Aquella noche extraña, apática, inefable pero estrellada, sentado entre millones de seres que dormitaban en la gran planicie, ni estaba cómodo en mi puesto ni podía conciliar el sueño por más que lo intentaba; así que decidí deambular por los pasillos de las colas con la penumbra como única aliada; pues en este nuevo mundo, cuando el astro que nos alumbraba, muy similar a ese sol del que dependíamos en la tierra, se ocultaba en el horizonte, la oscuridad se hacía patente por la lejanía de las tres lunas que, perezosas y a duras penas, clareaban la explanada; nos teníamos que conformar con la extensa, lejana y tenue luz que desprendía la bóveda estelar. A hurtadillas, con la humedad de la noche me movía como alma en pena hacia el final de las colas. Procuraba no pisar a alguien que con sus gritos me delatara y, en consecuencia, alertara a los coisómanos (controladores del orden) y fuera detenido; pues de noche, habitualmente, y salvo raras excepciones, nadie osaba moverse por las colas; luego debía ser precavido, aunque hoy no temiese a las resultas que se originaran por mi escapada ni me iba por curiosidad u obligado, ni tan siquiera convencido, pero algo en mi interior me decía que debía alejarme de aquel lugar que me estaba devorando. Cuanto más me retiraba de mi puesto, más miedo sentía y aun así no podía dejar de caminar. Me preguntaba si tenía sentido lo que estaba haciendo y, ya ofuscado, me respondía que no lo sabía. Andaba solo, ausente y perdido, aunque rodeado por millaradas de seres que esperaban culminar su destino: traspasar las puertas de la muralla.

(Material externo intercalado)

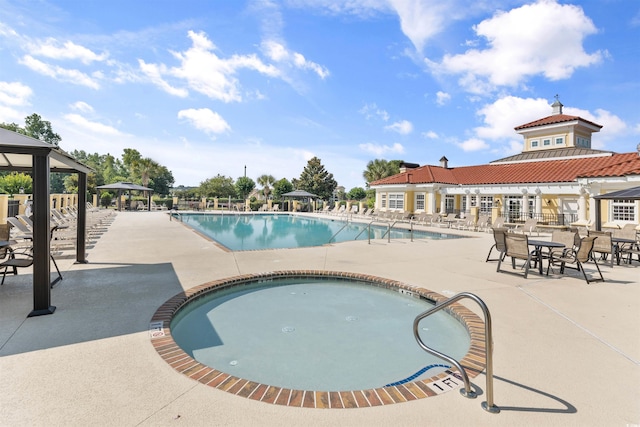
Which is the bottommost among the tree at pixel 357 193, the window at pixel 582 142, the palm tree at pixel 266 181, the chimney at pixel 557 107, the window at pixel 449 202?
the window at pixel 449 202

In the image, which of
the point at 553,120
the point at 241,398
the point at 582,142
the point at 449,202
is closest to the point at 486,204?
the point at 449,202

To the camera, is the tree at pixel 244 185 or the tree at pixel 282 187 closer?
the tree at pixel 244 185

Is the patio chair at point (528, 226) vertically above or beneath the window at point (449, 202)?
beneath

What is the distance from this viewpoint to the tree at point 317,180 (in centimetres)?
5253

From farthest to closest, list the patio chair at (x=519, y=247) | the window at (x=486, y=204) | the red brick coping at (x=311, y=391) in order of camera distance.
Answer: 1. the window at (x=486, y=204)
2. the patio chair at (x=519, y=247)
3. the red brick coping at (x=311, y=391)

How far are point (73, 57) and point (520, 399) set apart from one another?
16.5m

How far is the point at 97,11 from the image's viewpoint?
9.07 m

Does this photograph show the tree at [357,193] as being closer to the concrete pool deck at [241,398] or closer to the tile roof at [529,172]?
the tile roof at [529,172]

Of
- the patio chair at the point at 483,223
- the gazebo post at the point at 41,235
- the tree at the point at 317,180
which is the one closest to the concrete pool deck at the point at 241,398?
the gazebo post at the point at 41,235

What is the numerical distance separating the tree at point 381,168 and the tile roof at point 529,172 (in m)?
15.0

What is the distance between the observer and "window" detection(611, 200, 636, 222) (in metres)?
16.9

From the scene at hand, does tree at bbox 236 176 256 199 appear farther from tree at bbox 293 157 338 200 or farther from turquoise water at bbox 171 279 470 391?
turquoise water at bbox 171 279 470 391

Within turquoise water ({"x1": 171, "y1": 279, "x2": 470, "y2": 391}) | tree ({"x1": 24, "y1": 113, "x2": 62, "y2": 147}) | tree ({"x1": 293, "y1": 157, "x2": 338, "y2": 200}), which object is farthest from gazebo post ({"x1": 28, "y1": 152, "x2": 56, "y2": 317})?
tree ({"x1": 24, "y1": 113, "x2": 62, "y2": 147})

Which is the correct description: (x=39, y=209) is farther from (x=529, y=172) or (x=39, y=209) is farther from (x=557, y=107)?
(x=557, y=107)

Seguía caminando como un sonámbulo que se hubiera despertado aturdido y angustiado en una pesadilla y al que le entraban ganas de gritar a rienda suelta pidiendo ayuda; pero al que debía de preocuparle despertar a los durmientes y tener que pedir perdón por su impertinencia.

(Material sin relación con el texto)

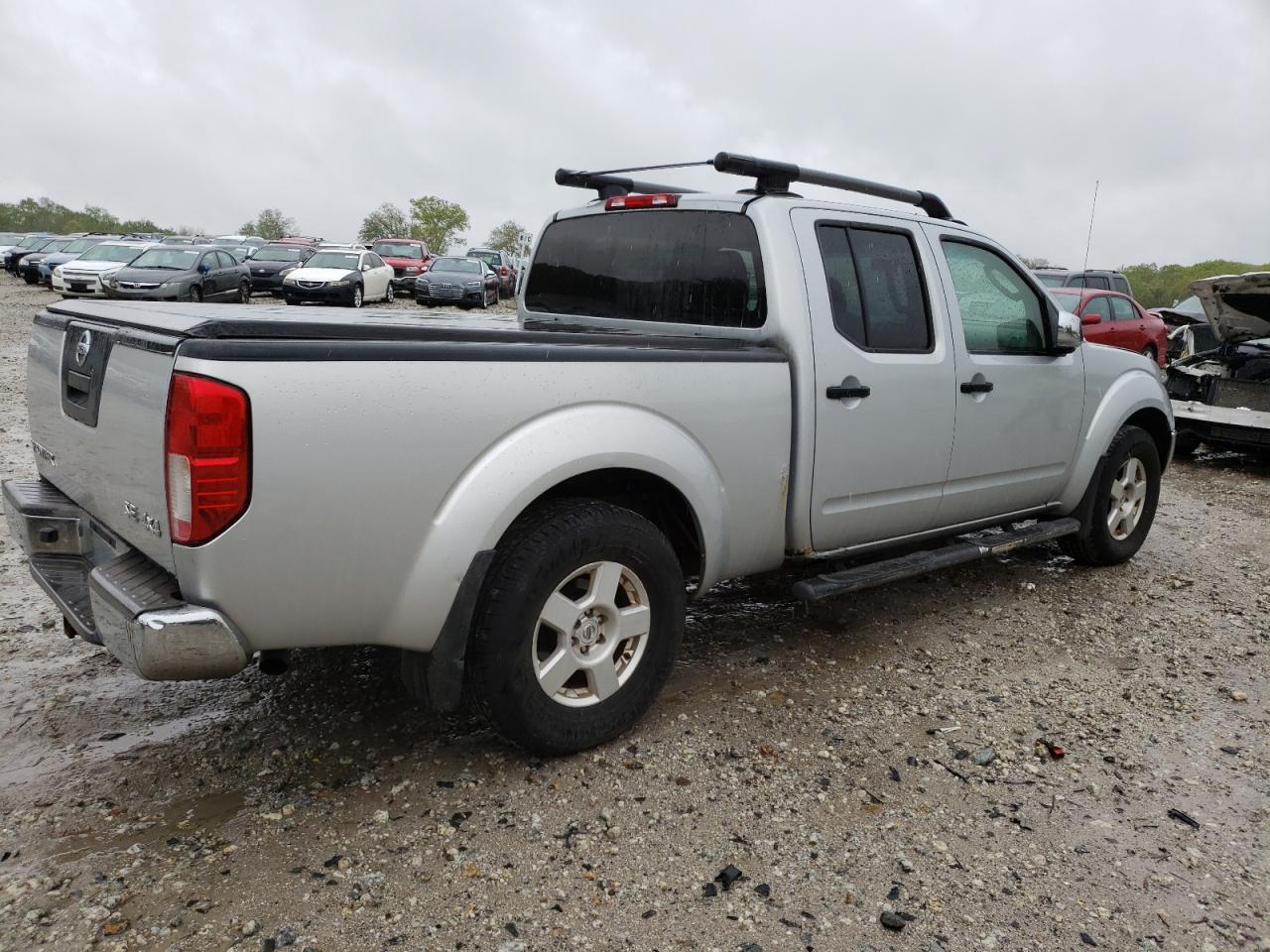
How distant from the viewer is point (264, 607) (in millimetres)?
2459

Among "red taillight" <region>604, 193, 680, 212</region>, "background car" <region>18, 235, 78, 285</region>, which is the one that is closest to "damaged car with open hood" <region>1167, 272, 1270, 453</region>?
"red taillight" <region>604, 193, 680, 212</region>

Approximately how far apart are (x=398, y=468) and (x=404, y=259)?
2763cm

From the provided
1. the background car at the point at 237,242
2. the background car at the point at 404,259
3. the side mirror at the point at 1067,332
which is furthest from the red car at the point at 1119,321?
the background car at the point at 237,242

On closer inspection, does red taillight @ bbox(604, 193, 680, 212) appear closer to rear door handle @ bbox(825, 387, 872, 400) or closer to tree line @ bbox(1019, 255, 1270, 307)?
rear door handle @ bbox(825, 387, 872, 400)

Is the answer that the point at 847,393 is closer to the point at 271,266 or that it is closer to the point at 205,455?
the point at 205,455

Sin apenas darme cuenta, me alejé de los últimos de las filas y, durante varias horas de andadura, me adentré en un paraje que no había visitado en mis anteriores viajes. Aunque las estrellas vislumbraban aquel terreno estepario, no veía a más de un palmo ni advertía rocas, plantas u objeto alguno que me situara en algún lugar y, abrigado por la espesa oscuridad, que daba escalofríos, parecía caminar hacia ninguna parte. Por la desigualdad de aquella superficie repleta de baches se hacía complicado transitar, pues los pétreos terrones que cubrían el sendero por el que empezaba a penetrar me hacían tropezar a cada paso que daba. Bajando a rastras por badenes, agarrándome a las piedras o reptando sobre el firme rocoso, iba avanzando despacio, con sigilo, hasta que, resbalando por el musgo adherido a las rocas, caí en un socavón; gracias a que su base se encontraba embarrada y, tras una mera inmersión en el barro, pude contarlo. Manoteando, salí del lodazal, me puse en pie, me sacudí el barro como haría un perro en las mismas circunstancias y, a duras penas, conseguí gatear por las paredes graníticas hasta alcanzar de nuevo el sendero. Allí me senté, cogí aire, me arrepentí de lo que estaba haciendo y, sin ganas, pero obligado y, sin saber por qué, me dispuse a continuar aun estando extenuado.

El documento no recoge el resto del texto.